* _What is expected_
Rewrite the data below, replacing "exposed car interior" with "open car interior" and leaving everything else unchanged.

* _Listing_
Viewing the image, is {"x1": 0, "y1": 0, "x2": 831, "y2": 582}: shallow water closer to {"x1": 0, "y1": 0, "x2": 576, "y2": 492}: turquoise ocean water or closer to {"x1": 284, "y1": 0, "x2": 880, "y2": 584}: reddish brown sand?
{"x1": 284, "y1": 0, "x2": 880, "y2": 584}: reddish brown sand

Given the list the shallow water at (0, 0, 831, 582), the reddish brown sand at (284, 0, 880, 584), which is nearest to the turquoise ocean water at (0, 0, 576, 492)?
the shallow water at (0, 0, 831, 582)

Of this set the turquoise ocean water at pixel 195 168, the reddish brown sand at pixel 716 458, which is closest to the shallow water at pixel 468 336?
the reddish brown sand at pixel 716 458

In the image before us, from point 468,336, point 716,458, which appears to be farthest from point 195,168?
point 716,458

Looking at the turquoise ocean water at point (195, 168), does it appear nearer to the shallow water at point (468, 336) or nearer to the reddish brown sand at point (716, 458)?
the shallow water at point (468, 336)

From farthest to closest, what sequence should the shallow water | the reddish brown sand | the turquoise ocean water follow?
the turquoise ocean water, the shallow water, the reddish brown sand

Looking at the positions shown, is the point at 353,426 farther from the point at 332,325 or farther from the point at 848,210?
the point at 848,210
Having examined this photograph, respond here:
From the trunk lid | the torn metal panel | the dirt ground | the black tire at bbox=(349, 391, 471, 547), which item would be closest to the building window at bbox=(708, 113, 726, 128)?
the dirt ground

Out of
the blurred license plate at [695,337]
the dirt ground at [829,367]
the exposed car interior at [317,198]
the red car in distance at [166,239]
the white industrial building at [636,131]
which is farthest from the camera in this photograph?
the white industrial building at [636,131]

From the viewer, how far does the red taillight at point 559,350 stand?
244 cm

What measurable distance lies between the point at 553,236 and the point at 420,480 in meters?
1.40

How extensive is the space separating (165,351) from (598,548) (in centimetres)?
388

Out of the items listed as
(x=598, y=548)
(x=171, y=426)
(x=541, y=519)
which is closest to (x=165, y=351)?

* _In response_
Viewing the image, is {"x1": 0, "y1": 0, "x2": 831, "y2": 582}: shallow water closer to {"x1": 0, "y1": 0, "x2": 576, "y2": 492}: turquoise ocean water or closer to {"x1": 284, "y1": 0, "x2": 880, "y2": 584}: reddish brown sand?
{"x1": 284, "y1": 0, "x2": 880, "y2": 584}: reddish brown sand

Given the list the shallow water at (0, 0, 831, 582), the reddish brown sand at (284, 0, 880, 584), which is nearest to the turquoise ocean water at (0, 0, 576, 492)?
the shallow water at (0, 0, 831, 582)

Of this set the turquoise ocean water at pixel 195 168, the reddish brown sand at pixel 716 458, which is closest to the shallow water at pixel 468 336?
the reddish brown sand at pixel 716 458

In the image before us, from point 468,336, point 716,458, which appears to be farthest from point 195,168?
point 716,458

Looking at the turquoise ocean water at point (195, 168), does it appear nearer to the shallow water at point (468, 336) or nearer to the reddish brown sand at point (716, 458)?
the shallow water at point (468, 336)

From farthest to closest, what sequence should the shallow water | the reddish brown sand | the turquoise ocean water follow?
the turquoise ocean water, the shallow water, the reddish brown sand

Looking at the positions shown, is the point at 353,426 farther from the point at 332,325 or farther from the point at 848,210?
the point at 848,210
Having examined this photograph, respond here:
From the trunk lid | the torn metal panel | the dirt ground | the black tire at bbox=(349, 391, 471, 547), which item would be closest to the building window at bbox=(708, 113, 726, 128)?
the dirt ground

Out of
the blurred license plate at [695,337]
the dirt ground at [829,367]
the open car interior at [317,198]
the red car in distance at [166,239]
the white industrial building at [636,131]
which is farthest from the camera in this photograph?
the white industrial building at [636,131]

From the viewer, how far does the red taillight at point 559,350 stand?
244 cm

What measurable distance lies between the point at 553,236 and the point at 420,480 in meters?
1.40

How extensive is the space separating (165,351) from (598,548) (in centimetres)?
388

Out of the items listed as
(x=598, y=548)
(x=171, y=426)
(x=541, y=519)
which is closest to (x=165, y=351)?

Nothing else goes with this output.